When isolation doesn’t work, that’s when the narcissist will attempt to launch a smear campaign. By doing so, their preemptive strike sabotages your reputation and slanders your name so that you won’t have a support network to fall back on — especially when you try to break free of that toxic relationship.
He even contacted my friends on numerous occasions attempting to tell his side of the story during our divorce. He was so convincing that many of my dearest friends began to believe him, even knowing what he did to me daily. A Narcissistic Psychopath can be very convincing. He will sell you your own shoes. That’s probably why he did so well in sales.

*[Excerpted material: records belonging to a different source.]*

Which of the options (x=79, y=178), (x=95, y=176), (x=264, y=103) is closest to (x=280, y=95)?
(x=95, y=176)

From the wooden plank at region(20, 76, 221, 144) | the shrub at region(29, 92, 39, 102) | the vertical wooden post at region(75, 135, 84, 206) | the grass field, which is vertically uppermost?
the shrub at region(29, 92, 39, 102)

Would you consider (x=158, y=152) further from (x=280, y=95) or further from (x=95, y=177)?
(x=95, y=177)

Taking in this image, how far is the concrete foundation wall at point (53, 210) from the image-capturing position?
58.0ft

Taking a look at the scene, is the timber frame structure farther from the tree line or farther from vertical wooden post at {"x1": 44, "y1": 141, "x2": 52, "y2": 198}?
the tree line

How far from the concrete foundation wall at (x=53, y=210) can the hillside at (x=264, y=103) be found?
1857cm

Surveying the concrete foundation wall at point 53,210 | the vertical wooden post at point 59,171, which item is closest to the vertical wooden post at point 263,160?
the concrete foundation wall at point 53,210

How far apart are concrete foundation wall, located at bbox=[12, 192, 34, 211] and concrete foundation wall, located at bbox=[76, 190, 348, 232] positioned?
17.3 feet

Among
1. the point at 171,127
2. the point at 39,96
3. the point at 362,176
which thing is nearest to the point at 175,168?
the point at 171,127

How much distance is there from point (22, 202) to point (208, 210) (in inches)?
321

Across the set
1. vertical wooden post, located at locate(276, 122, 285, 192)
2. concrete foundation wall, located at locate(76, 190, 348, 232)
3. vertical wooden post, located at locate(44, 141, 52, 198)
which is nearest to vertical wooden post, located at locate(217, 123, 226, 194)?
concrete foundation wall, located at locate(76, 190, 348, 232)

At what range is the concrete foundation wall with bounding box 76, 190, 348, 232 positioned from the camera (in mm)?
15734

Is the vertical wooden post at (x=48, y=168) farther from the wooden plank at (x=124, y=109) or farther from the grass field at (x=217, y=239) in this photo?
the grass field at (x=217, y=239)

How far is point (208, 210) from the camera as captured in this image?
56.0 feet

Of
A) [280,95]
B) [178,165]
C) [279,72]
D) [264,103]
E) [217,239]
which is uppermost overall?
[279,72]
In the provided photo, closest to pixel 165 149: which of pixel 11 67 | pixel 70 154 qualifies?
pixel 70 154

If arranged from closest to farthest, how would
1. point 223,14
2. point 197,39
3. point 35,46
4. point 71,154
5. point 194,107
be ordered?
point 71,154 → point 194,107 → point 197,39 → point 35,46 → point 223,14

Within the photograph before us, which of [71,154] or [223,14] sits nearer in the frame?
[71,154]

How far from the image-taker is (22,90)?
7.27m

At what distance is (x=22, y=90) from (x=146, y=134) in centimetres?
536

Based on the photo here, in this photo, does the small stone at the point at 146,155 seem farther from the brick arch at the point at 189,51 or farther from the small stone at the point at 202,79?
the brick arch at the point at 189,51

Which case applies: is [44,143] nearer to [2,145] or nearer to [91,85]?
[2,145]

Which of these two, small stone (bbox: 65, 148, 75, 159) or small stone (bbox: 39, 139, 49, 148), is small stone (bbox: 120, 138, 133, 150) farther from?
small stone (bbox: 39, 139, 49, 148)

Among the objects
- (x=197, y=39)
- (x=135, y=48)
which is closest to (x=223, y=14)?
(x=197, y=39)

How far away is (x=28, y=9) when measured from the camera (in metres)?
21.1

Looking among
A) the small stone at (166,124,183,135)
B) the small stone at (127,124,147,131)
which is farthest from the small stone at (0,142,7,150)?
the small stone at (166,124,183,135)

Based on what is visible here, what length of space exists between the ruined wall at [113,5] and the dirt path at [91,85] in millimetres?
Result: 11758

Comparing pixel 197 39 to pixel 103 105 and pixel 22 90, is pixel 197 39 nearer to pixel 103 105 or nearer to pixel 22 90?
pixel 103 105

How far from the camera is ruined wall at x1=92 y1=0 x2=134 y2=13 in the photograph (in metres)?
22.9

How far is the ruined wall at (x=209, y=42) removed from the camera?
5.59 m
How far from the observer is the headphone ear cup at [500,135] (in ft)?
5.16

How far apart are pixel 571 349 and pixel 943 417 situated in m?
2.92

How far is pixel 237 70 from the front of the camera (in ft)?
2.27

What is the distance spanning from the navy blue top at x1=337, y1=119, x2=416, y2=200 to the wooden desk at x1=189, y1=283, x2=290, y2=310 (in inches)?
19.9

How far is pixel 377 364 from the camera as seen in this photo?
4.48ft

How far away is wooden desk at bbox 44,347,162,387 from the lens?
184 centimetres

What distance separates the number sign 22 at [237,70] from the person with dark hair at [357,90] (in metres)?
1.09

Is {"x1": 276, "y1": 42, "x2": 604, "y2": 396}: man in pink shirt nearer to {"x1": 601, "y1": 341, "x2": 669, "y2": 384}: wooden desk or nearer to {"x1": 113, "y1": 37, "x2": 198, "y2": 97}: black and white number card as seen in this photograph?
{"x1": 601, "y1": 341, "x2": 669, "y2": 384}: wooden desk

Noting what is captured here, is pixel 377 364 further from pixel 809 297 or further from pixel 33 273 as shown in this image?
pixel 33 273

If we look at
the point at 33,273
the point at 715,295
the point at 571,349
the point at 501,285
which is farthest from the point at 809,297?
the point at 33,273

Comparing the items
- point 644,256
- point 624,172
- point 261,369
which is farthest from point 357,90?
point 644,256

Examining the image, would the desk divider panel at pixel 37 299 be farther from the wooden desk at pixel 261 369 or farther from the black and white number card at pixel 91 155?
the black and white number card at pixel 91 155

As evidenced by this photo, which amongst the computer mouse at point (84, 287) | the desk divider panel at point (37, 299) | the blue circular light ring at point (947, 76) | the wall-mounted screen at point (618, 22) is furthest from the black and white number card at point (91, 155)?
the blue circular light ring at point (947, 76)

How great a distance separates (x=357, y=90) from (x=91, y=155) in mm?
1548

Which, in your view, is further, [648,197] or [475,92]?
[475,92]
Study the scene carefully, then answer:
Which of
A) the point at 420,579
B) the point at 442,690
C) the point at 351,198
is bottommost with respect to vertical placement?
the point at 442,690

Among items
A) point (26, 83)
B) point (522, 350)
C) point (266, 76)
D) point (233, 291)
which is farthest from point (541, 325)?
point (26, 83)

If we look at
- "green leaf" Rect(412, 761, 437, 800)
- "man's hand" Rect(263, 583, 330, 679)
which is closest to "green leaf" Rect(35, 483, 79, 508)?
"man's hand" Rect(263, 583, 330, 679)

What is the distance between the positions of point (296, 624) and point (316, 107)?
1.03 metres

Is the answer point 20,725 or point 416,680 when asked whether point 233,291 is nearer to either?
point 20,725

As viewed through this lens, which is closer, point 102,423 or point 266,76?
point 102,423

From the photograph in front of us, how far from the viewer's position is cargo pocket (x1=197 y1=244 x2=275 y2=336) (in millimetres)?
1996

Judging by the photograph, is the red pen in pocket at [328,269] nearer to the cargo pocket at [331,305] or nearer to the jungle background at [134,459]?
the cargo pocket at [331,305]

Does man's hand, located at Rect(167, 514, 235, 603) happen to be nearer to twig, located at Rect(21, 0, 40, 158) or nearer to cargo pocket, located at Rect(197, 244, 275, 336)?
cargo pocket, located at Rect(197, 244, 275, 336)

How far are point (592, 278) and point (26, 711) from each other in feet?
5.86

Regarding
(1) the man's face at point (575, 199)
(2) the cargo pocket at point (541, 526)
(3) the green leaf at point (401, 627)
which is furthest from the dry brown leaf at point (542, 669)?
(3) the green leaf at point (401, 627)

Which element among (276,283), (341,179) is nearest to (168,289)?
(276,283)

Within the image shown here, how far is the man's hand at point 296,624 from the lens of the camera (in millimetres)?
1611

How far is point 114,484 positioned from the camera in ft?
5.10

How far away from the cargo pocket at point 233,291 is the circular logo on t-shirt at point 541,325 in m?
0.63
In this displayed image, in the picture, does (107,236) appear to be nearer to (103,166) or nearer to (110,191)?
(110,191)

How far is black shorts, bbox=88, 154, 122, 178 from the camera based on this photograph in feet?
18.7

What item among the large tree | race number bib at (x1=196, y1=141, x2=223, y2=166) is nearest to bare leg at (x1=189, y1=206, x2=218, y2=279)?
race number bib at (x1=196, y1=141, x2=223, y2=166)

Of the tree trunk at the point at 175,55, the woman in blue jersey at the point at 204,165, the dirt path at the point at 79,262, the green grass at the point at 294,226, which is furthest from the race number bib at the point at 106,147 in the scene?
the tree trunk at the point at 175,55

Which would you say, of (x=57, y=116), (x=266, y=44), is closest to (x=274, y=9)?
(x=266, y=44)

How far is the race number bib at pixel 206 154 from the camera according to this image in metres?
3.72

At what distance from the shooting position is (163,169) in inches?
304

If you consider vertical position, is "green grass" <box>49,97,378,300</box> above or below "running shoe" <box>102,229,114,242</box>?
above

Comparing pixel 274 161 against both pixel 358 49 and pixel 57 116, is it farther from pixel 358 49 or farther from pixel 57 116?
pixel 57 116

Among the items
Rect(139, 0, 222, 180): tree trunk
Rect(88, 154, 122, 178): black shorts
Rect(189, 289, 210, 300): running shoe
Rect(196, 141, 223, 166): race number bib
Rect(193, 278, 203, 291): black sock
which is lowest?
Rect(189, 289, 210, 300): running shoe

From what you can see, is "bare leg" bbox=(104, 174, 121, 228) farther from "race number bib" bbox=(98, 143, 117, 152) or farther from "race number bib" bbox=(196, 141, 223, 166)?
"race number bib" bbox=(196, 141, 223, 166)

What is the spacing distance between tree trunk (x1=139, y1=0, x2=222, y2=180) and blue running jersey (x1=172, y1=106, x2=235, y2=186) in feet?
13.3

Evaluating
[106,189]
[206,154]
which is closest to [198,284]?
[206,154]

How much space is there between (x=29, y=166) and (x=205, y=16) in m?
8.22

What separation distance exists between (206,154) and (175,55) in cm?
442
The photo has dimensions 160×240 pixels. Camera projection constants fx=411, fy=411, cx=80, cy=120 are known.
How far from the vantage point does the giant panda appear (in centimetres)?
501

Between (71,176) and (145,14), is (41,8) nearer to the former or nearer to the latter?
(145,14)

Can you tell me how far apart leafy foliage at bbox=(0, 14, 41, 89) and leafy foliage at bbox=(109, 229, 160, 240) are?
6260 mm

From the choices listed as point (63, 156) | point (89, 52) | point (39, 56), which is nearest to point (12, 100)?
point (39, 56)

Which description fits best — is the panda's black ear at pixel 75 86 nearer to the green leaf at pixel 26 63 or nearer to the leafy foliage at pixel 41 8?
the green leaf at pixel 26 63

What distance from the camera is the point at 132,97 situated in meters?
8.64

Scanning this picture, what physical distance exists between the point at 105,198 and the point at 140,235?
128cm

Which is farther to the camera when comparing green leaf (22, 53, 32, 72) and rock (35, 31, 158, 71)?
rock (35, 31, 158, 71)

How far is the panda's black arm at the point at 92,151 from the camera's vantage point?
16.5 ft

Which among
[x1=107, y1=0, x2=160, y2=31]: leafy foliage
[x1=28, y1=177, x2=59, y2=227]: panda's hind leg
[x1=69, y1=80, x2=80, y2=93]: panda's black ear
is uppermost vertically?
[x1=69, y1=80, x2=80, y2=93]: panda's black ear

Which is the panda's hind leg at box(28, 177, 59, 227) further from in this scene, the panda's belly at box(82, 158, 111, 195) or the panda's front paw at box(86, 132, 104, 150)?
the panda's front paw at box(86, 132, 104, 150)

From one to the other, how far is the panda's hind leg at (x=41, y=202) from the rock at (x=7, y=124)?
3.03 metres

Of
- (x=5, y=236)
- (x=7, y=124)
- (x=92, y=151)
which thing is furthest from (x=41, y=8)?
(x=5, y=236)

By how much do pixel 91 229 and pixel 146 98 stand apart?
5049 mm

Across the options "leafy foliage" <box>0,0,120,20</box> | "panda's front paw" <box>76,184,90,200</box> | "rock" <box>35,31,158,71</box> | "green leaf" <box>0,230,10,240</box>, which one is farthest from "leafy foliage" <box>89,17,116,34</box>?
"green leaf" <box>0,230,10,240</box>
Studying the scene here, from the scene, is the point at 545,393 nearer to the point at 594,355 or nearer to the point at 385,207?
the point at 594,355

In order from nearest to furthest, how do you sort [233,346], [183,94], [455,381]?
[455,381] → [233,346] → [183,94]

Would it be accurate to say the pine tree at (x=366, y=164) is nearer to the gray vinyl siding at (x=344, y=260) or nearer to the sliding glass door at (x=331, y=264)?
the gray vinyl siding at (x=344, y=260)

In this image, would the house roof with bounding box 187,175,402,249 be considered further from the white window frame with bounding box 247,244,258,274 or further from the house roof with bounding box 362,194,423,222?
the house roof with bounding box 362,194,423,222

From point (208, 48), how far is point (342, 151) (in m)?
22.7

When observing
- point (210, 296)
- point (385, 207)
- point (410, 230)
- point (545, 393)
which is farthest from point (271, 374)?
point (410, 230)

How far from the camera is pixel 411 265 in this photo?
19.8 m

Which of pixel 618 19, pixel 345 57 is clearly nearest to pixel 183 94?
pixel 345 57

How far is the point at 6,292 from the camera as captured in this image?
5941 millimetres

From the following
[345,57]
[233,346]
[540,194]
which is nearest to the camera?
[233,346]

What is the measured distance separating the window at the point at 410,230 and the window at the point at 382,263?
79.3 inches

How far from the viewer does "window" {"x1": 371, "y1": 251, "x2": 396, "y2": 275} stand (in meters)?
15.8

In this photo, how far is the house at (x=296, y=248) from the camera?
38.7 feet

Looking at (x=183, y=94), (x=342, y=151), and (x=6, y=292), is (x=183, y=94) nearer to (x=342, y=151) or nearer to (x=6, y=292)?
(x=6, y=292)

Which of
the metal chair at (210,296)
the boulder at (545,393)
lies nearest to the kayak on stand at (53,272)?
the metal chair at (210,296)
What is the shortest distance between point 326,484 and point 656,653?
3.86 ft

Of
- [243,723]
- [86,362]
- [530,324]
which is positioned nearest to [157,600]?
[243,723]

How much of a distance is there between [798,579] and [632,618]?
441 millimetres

By this point, just a few months after filing, his family had totally cut me out of their lives, asking me to never contact them again after listening to his lies and tall tales. It broke my heart into shreds knowing that all those people whom I loved dearly, who knew me for thirty years believed the silver-tongued devil. A leopard doesn’t change their spots overnight! My mother-in-law and I spoke weekly up to the divorce. We went on numerous trips together, just the two of us. When her husband died, I was the one there taking care of her. She was my mother essentially, having lost mine many years previously. Losing them hurt more than my marriage ending. And that’s exactly why he did it.